## Your goal
Every record needs to come back as written, except for the pictures.

(Collected data)
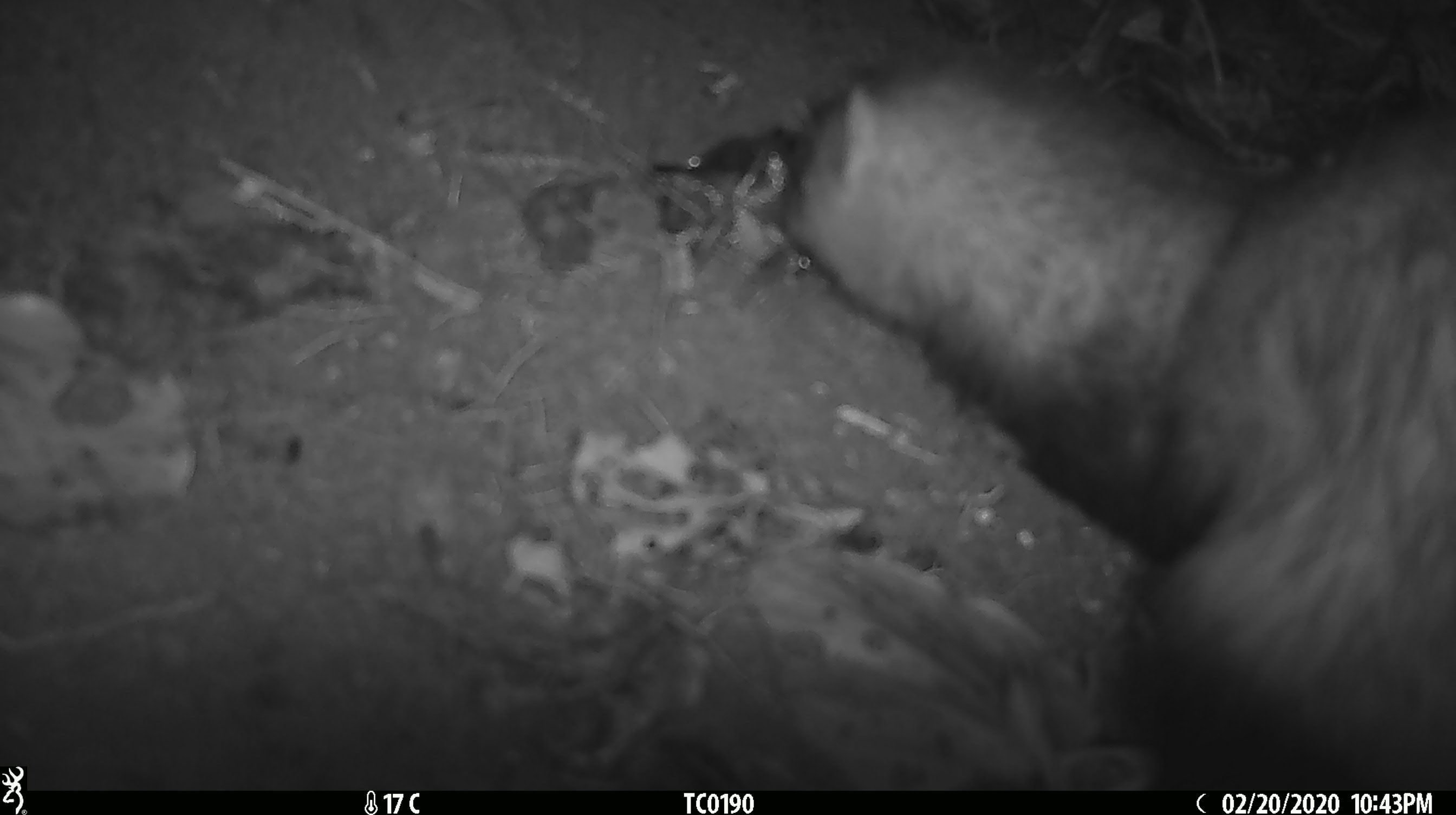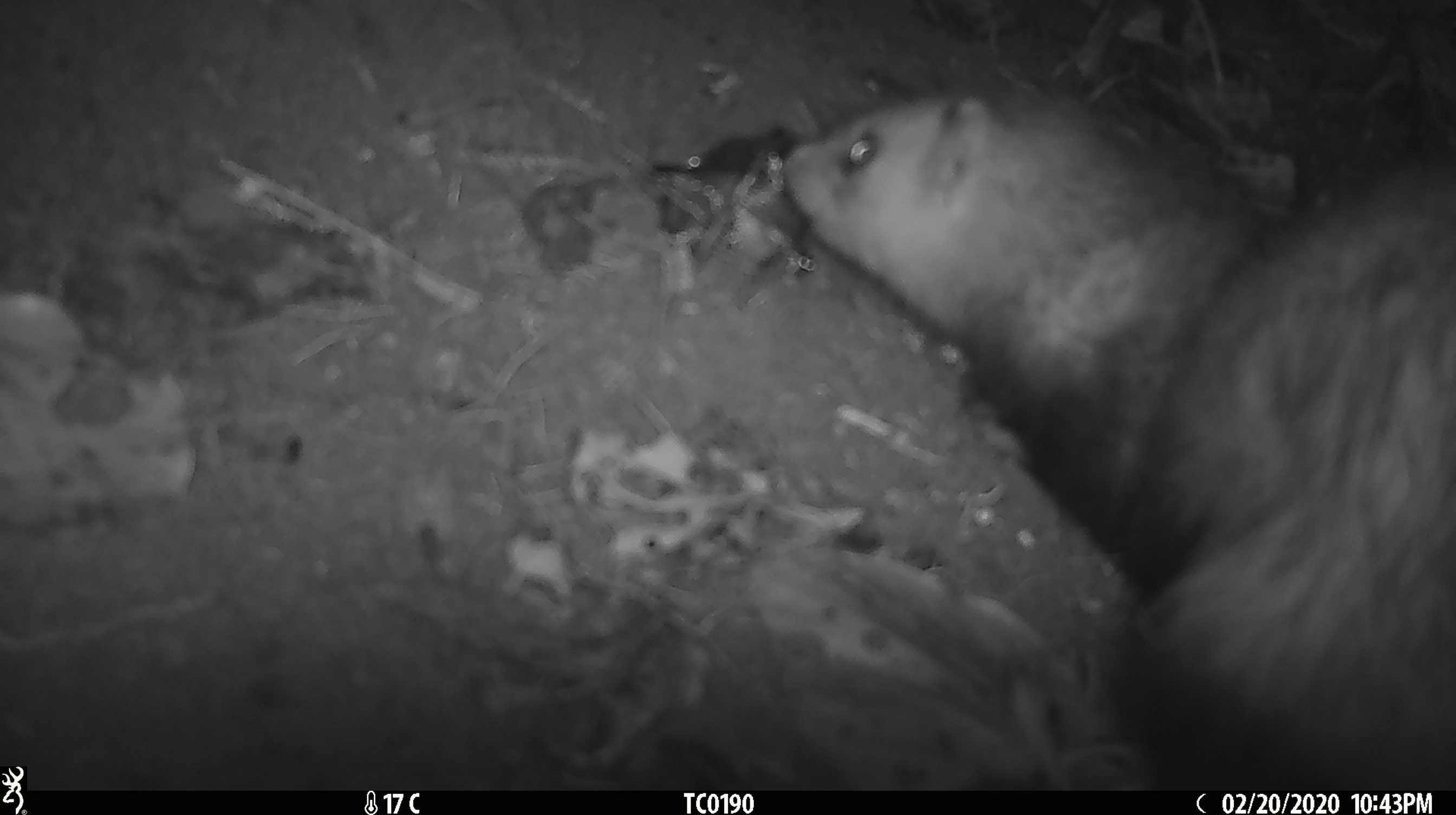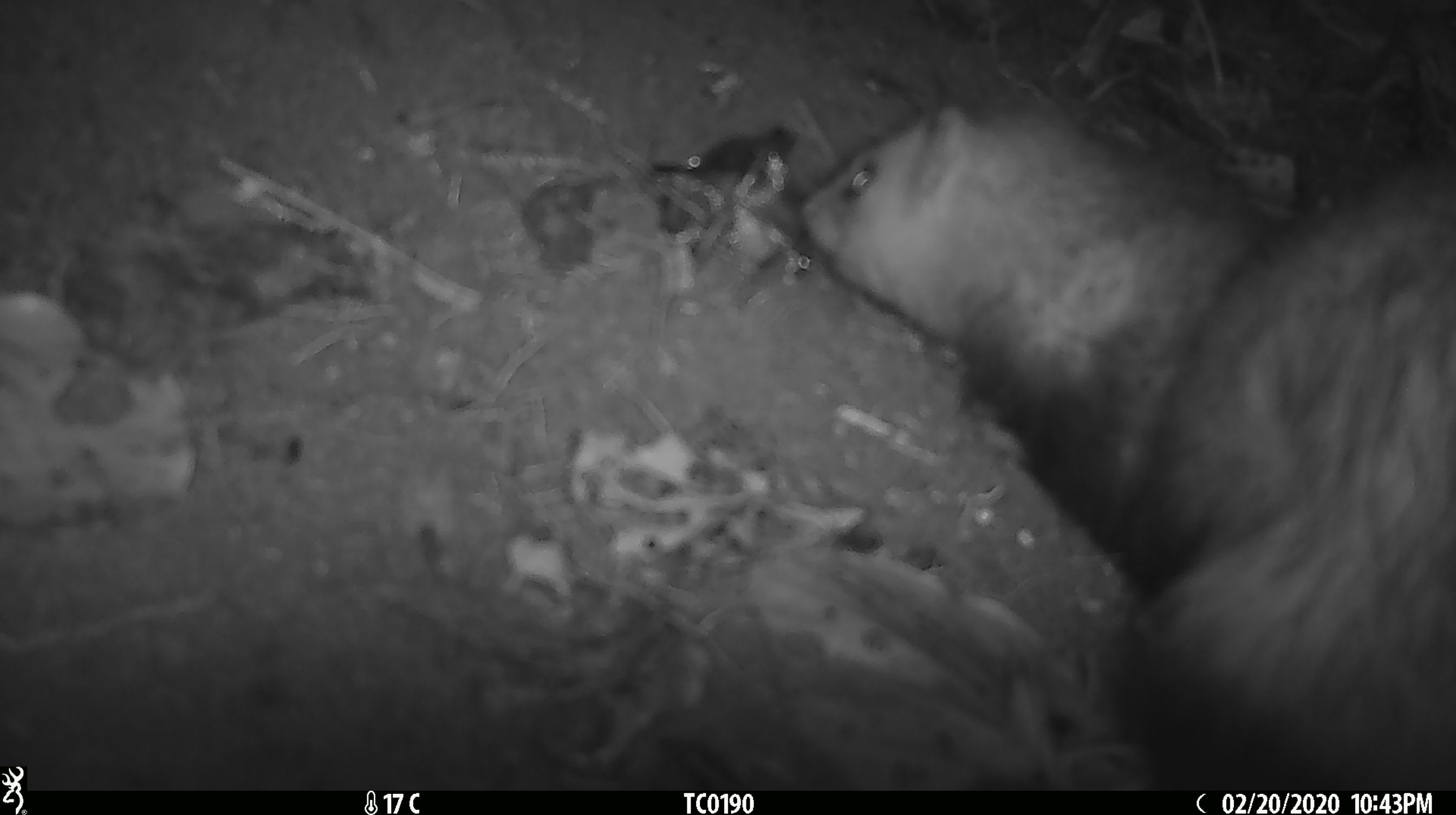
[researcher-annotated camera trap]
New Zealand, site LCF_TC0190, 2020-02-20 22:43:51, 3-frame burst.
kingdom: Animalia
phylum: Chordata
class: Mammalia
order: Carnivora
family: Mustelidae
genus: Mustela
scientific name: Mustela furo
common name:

## Written response
[researcher-annotated camera trap]
New Zealand, site LCF_TC0190, 2020-02-20 22:43:51, 3-frame burst.
kingdom: Animalia
phylum: Chordata
class: Mammalia
order: Carnivora
family: Mustelidae
genus: Mustela
scientific name: Mustela furo
common name:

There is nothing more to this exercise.